AS mengklaim kelompok-kelompok tersebut mengoperasikan kapal yang menjadi sasaran serangan militer, namun jarang memberikan bukti publik.
Sementara itu, pendaratan kapal perang dan pasukan AS di Karibia telah memicu spekulasi bahwa operasi ini memiliki tujuan politik: mengakhiri 26 tahun kekuasaan Partai Sosialis.
Situasi Politik Memanas
Maduro sendiri memenangkan masa jabatan ketiga setelah loyalis partai berkuasa menyatakan dirinya pemenang pemilu presiden tahun lalu, meski terdapat bukti kuat bahwa oposisi menang dengan selisih lebih dari dua banding satu. Pemerintahannya terus dituduh melakukan pelanggaran HAM terhadap lawan-lawan politik, termasuk setelah pemilu 2024.
Pihak oposisi yang didukung AS kembali menghidupkan agenda menggulingkan Maduro, memanfaatkan kehadiran militer AS di wilayah tersebut.
“Pilihan Baru” bagi AS
Menteri Pertahanan AS Pete Hegseth mengatakan bahwa penetapan Cartel de los Soles sebagai organisasi teroris memberi AS “banyak opsi baru” dalam menghadapi rezim Maduro. Namun ia menolak memberikan rincian, termasuk apakah kemungkinan serangan di daratan Venezuela sedang dipertimbangkan.
“Tidak ada yang dikesampingkan, tapi tidak ada juga yang otomatis diambil,” katanya.
Baca Juga: Xi Warning Trump: Isu Taiwan Tak Bisa Ditawar
Seorang pejabat senior pemerintahan AS mengatakan bahwa pemerintahan Trump menilai keberlangsungan kekuasaan Maduro “tidak berkelanjutan”. Intelijen AS juga melaporkan adanya kecemasan yang meningkat di kalangan elite Venezuela seiring gencarnya serangan AS.
Upaya komunikasi dari Maduro untuk dapat berbicara langsung dengan pihak AS juga disebut makin mendesak, namun Trump belum memberi izin untuk membuka saluran resmi.
Dakwaan Narkoterorisme: Tuduhan untuk “Membanjiri” AS dengan Kokain
Dakwaan AS tahun 2020 menuduh Maduro, Menteri Dalam Negeri Diosdado Cabello, Menteri Pertahanan Vladimir Padrino López, dan lainnya berkonspirasi dengan kelompok pemberontak Kolombia, termasuk FARC, untuk “membanjiri Amerika Serikat dengan kokain” sebagai senjata melawan Washington.
Wilayah perbatasan Venezuela–Kolombia selama bertahun-tahun menjadi jalur utama pengiriman kokain, dengan keterlibatan atau setidaknya pembiaran aparat keamanan Venezuela.
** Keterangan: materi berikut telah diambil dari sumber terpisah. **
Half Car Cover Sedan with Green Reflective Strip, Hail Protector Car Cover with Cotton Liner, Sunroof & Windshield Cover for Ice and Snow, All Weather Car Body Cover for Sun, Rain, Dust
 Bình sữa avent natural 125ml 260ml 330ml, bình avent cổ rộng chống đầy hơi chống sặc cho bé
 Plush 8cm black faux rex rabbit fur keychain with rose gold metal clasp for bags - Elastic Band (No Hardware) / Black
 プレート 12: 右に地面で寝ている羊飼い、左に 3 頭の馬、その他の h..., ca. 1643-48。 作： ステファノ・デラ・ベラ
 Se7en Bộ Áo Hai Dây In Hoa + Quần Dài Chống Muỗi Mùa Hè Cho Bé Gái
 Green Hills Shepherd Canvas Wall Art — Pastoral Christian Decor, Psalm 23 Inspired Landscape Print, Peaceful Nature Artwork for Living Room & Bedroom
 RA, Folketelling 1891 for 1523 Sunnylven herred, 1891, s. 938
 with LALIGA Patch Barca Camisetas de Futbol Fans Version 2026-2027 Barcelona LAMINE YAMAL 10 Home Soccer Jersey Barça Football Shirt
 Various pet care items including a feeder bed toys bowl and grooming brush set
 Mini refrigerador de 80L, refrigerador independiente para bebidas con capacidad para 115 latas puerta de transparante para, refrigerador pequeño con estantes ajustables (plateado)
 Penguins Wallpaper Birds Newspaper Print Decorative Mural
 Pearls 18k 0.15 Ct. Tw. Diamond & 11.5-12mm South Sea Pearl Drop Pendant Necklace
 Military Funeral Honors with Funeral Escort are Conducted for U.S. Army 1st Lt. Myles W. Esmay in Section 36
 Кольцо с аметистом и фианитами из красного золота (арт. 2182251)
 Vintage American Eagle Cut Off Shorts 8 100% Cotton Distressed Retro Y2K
Maduro membantah tuduhan tersebut, menuding AS membangun narasi palsu untuk menggulingkannya. Ia menunjuk laporan PBB yang menyebut hanya sekitar 5% kokain Kolombia melewati Venezuela.
Pada Juli, Departemen Keuangan AS menjatuhkan sanksi terhadap Cartel de los Soles, menuduh Maduro dan para sekutu puncaknya menggunakan kekuasaan negara untuk membantu perdagangan narkoba.
Otoritas AS juga menuding sindikat itu memberikan dukungan kepada geng Tren de Aragua dan Kartel Sinaloa, dua kelompok yang ditetapkan sebagai organisasi teroris asing pada Februari.